▶ What is required
Write down every entry below once more, exactly.

═══ Input

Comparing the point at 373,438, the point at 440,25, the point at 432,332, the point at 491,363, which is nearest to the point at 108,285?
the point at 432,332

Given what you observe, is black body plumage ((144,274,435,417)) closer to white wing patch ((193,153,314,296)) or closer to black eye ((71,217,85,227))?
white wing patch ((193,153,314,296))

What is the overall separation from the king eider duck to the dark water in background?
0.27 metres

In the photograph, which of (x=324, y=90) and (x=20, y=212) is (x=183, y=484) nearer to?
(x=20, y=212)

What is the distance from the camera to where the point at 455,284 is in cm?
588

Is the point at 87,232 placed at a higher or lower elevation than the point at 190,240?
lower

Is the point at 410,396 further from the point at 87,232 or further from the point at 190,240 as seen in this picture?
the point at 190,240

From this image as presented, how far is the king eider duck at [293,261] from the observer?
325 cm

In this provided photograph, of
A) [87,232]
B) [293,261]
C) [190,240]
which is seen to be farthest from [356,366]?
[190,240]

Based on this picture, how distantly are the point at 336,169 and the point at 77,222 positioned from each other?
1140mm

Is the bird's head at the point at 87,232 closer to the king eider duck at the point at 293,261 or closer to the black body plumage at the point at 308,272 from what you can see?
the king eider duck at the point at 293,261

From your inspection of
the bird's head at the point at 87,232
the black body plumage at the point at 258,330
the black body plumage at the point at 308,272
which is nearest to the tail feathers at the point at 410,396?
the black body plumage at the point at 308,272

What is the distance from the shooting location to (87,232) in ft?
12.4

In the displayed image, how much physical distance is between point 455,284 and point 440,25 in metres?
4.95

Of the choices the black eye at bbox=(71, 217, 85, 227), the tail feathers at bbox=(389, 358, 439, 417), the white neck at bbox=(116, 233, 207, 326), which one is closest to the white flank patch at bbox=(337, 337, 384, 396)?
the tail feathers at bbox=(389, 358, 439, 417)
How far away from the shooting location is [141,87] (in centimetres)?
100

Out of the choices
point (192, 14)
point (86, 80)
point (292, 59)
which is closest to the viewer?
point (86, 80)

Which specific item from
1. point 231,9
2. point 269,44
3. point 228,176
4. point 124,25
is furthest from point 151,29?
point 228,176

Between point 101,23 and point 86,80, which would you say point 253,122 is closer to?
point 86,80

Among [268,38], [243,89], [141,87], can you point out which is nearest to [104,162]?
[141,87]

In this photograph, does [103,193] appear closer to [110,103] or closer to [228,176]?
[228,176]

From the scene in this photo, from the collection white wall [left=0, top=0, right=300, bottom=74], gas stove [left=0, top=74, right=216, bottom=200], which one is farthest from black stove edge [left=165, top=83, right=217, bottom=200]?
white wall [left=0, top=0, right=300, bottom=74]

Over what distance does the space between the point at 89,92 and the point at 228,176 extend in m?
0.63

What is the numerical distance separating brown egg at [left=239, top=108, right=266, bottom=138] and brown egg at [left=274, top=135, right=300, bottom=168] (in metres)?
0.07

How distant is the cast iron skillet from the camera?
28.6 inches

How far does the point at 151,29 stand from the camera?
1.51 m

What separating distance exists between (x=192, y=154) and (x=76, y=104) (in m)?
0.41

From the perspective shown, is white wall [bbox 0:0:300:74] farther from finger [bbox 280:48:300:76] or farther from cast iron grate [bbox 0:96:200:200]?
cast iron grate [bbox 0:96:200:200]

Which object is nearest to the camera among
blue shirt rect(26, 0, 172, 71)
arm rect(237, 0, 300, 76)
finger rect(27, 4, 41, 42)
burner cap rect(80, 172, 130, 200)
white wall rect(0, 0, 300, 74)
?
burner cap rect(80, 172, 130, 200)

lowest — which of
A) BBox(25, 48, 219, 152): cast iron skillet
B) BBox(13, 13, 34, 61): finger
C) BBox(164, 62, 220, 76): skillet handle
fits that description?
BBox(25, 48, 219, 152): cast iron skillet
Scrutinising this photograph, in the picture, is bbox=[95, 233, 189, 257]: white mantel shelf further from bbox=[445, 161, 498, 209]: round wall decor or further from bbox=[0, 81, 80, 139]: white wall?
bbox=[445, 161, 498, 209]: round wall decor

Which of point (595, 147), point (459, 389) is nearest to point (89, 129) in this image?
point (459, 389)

══════

▶ Exercise answer
Comparing the point at 373,438, the point at 440,25, the point at 432,332, the point at 491,363, which is nearest to the point at 108,285?
the point at 432,332

Given what you observe, is black body plumage ((144,274,435,417)) closer to white wing patch ((193,153,314,296)) or closer to black eye ((71,217,85,227))?
white wing patch ((193,153,314,296))

What is the overall separation from the king eider duck to the dark water in background?
0.27 metres

In the photograph, which of (x=324, y=90) and (x=20, y=212) is (x=183, y=484) nearer to?
(x=20, y=212)

What is the distance from the camera to where the point at 455,284 is in cm?
588

Is the point at 87,232 placed at a higher or lower elevation than the point at 190,240?
lower

Is the point at 410,396 further from the point at 87,232 or further from the point at 190,240 as seen in this picture?
the point at 190,240

From this image as presented, how far is the king eider duck at [293,261] from the observer?
325 cm

In this provided photograph, of
A) [87,232]
B) [293,261]
C) [190,240]
which is seen to be farthest from [356,366]?
[190,240]

Based on this picture, how distantly are the point at 336,169 and the point at 77,222 positioned from each other?
1140mm

Is the bird's head at the point at 87,232 closer to the king eider duck at the point at 293,261 or closer to the black body plumage at the point at 308,272 from what you can see?
the king eider duck at the point at 293,261

From your inspection of
the bird's head at the point at 87,232
the black body plumage at the point at 258,330
the black body plumage at the point at 308,272
which is nearest to the tail feathers at the point at 410,396?
the black body plumage at the point at 308,272

What is the distance from the shooting location to (87,232) in ft?
12.4

In the displayed image, how much physical distance is between point 455,284 and point 440,25 in metres?
4.95

Of the choices the black eye at bbox=(71, 217, 85, 227), the tail feathers at bbox=(389, 358, 439, 417), the white neck at bbox=(116, 233, 207, 326), which one is closest to the white flank patch at bbox=(337, 337, 384, 396)?
the tail feathers at bbox=(389, 358, 439, 417)
How far away from the shooting location is [141,87] (in centimetres)?
100

Out of the choices
point (192, 14)
point (86, 80)
point (292, 59)
which is closest to the viewer?
point (86, 80)

Which specific item from
1. point 231,9
2. point 269,44
3. point 228,176
4. point 124,25
is furthest from point 151,29?
point 228,176

Between point 101,23 and point 86,80, which would you say point 253,122 is closer to?
point 86,80

Among [268,38], [243,89], [141,87], can you point out which is nearest to [104,162]?
[141,87]

In this photograph, does [103,193] appear closer to [110,103] or closer to [228,176]?
[228,176]

From the scene in this photo, from the collection white wall [left=0, top=0, right=300, bottom=74], gas stove [left=0, top=74, right=216, bottom=200], which one is farthest from black stove edge [left=165, top=83, right=217, bottom=200]?
white wall [left=0, top=0, right=300, bottom=74]

Over what distance does the space between the point at 89,92 and the point at 228,176 extend in m?
0.63

What is the numerical distance separating brown egg at [left=239, top=108, right=266, bottom=138] and brown egg at [left=274, top=135, right=300, bottom=168] (in metres)?
0.07

How distant is the cast iron skillet from the camera?
28.6 inches

How far does the point at 151,29 stand from the camera?
1.51 m

What separating distance exists between (x=192, y=154) and (x=76, y=104) (in m)?
0.41

From the perspective shown, is white wall [bbox 0:0:300:74] farther from finger [bbox 280:48:300:76] or farther from cast iron grate [bbox 0:96:200:200]?
cast iron grate [bbox 0:96:200:200]

Which object is nearest to the camera among
blue shirt rect(26, 0, 172, 71)
arm rect(237, 0, 300, 76)
finger rect(27, 4, 41, 42)
burner cap rect(80, 172, 130, 200)
white wall rect(0, 0, 300, 74)
?
burner cap rect(80, 172, 130, 200)

lowest — which of
A) BBox(25, 48, 219, 152): cast iron skillet
B) BBox(13, 13, 34, 61): finger
C) BBox(164, 62, 220, 76): skillet handle
fits that description?
BBox(25, 48, 219, 152): cast iron skillet
Scrutinising this photograph, in the picture, is bbox=[95, 233, 189, 257]: white mantel shelf further from bbox=[445, 161, 498, 209]: round wall decor or further from bbox=[0, 81, 80, 139]: white wall?
bbox=[445, 161, 498, 209]: round wall decor

Which of point (595, 147), point (459, 389) is nearest to point (89, 129) in this image?
point (459, 389)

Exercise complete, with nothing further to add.